I was totally unprepared to take my younger daughter back to college this year.  She was asked, last minute, to return to school 2 weeks earlier than planned to assume a leadership role on campus vacated by another student.  I am now scrambling around, trying to find all the sheets and towels, books and posters which we squirreled away in our basement with the expiration date of 28 August.  Although we had no specific plans for the next two weeks, we did have those two weeks, and now, quite literally, they have disappeared. I am flummoxed.  I am disorganized. I am sad.  But most of all, I am rushed.

 Last year I wrote a piece for this blog called A Case of September Sadness.  It spoke to all the moms, first year college and returning, about the void their college student leaves in their lives when they move back into their dorms, apartments, fraternity or sorority houses, learning communities etc.  I spoke about the neatly made beds and carefully organized closets left behind on move in day by Moms and Dads who see the college student through first grade glasses… all rosy cheeked and pigtailed, headed to the bus stop with her hello kitty backpack.  It spoke about the unavoidable void in the hearts of college moms everywhere.

This year, I have no time for the void. I have two weeks’ worth of prepping to do in 18 hours.  There are things to find, cars to load, insurance cards to copy.  I have no time for melancholy if I want her dorm room to look like the lovely, yet unreasonable, Pinterest pins and Facebook posts I have seen this year.  It could be dorm decorating challenge or tragedy, depending on the outcome.  (And I am a seasoned dorm decorating mom : 8 years of prep school move ins, plus 7 years of college move ins, gives me mad move-in cred.)   18 hours to accomplish what it took me 18 years to imagine: color coordinated shower caddy and bedding. Meaningful posters and cheery pictures of homes we have lived in all over the world. An inspiring study area (we used to call the desks) and a tranquil resting area (bed.) I am now no longer worried about everything being the same shade of pink and yellow; I am more worried about everything just being clean. I can’t even begin to think about her being away, I am just trying to check a few things off my checklist.

One of my oldest friends just left her first child at a school about 1000 miles away from their home.  As she drove back to the hotel, the local radio station played “Cats in the Cradle” by Harry Chapin.  Four boxes of Kleenex later, she was fine.  In her mind, she knows that her community-oriented, gregarious, fun-loving, kind son will do beautifully in his new environment.  She has had all summer to prepare for his departure and new life on campus, but these final days have been tough for her- she, like so many others, is a bit heartbroken.

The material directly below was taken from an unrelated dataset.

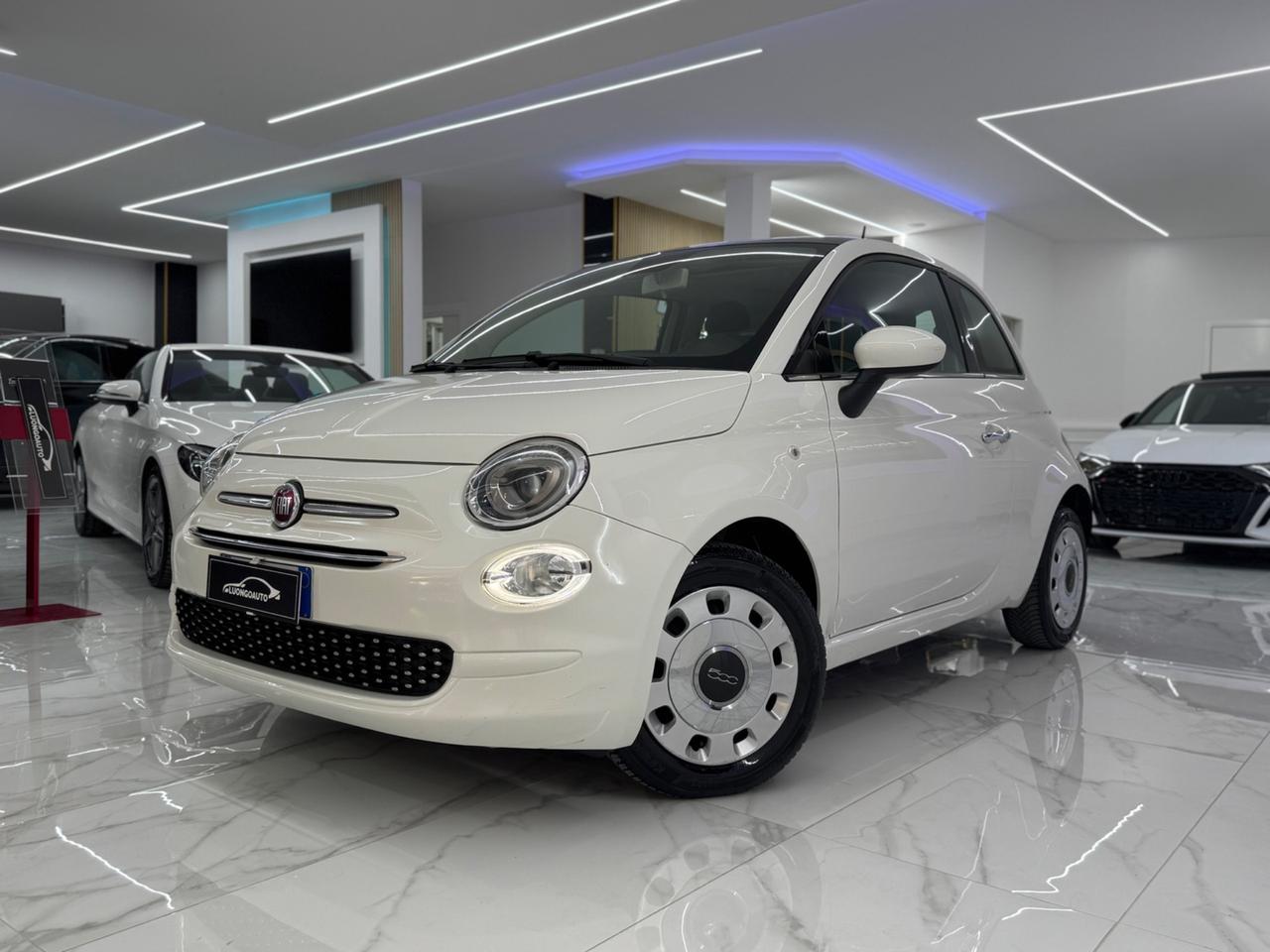 Fiat 500 1.2 Collezione-Tetto-Full Opt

I have no time for heartbreak. I am too busy flipping the laundry that was in the “I have two weeks to get to it” pile.  
 
But as I race around getting things done, it dawns on me, that I only have one more of these left. One more rush to dry clean sweaters than mysteriously lived under a bed for the summer, one more night of hoping that the car fits everything. One more August full of infinite possibilities for one of the two young women whom I love most in this world. One more lonely drive home from campus, while although, in my case is close by, seems like it is an insurmountable distance from our home.

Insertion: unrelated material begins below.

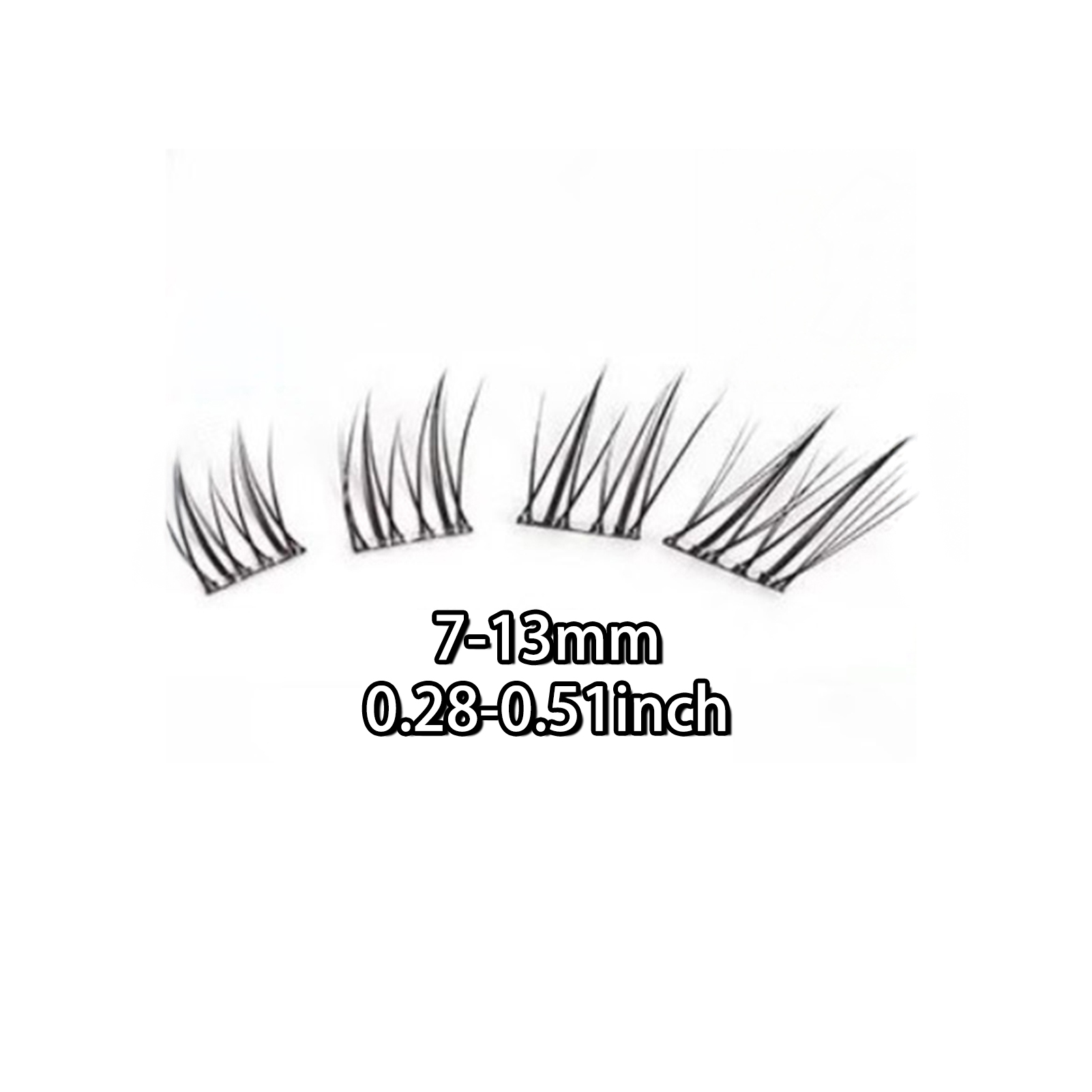 Ciglia Finte Stile Volpe Senza - Eyelash Extension Anime recensione e prezzo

These drop offs are teaching me to let go. To let go of the things of which I have no control-of things which they should know by now- of things which I can no longer influence except through our history.   I am learning to trust their instincts, their kind and generous hearts, their passions, their sense of right and wrong. I am learning to think of them as independent. With every early fall dorm move in day, they are becoming decision makers, evaluators of people and thoughts, adults.

 Dr. Ken Ginsburg writes in his book Letting Go with Love and Confidence that “one of the hardest parts of letting go is slowly leaving behind the fantasy that you can protect your child from the world…. Our challenge is to prepare our teens to navigate the world- with all of its joys and knocks- on their own. “ This drop off is a litmus test for which we have been preparing our kids for the last 18 years. Each year, the drop offs get faster and the good bye get quicker, and they walk away more and more confident. 

 College is the time for dreams to become concrete plans, for pathways to goals to ferment and foment into achievements.  College is the final exam after 18 years of parenting. Will they make bad decisions? Yes. Will they figure out how to fix them? Yes. Will it take every ounce of your being not to ‘help?’ yes.  Are they capable of letting go? Of course.  This path is theirs to walk.

 I didn’t have time to get melancholy this year. I didn’t have time to be sad. I had just enough time to get her moved in and give her a hug, and she was off. But most importantly, I didn’t have the NEED to be sad. I let go of what I am missing in favor of grabbing onto the joy of who she is becoming.

 Sadness: Let it go.  They have gotten to this place due to the building blocks you gave them: responsibility, vision, morals, values, kindness, open-mindedness, trust, imagination, heart. Grab onto the joy that is coming as they become successful, happy, responsible, caring adults.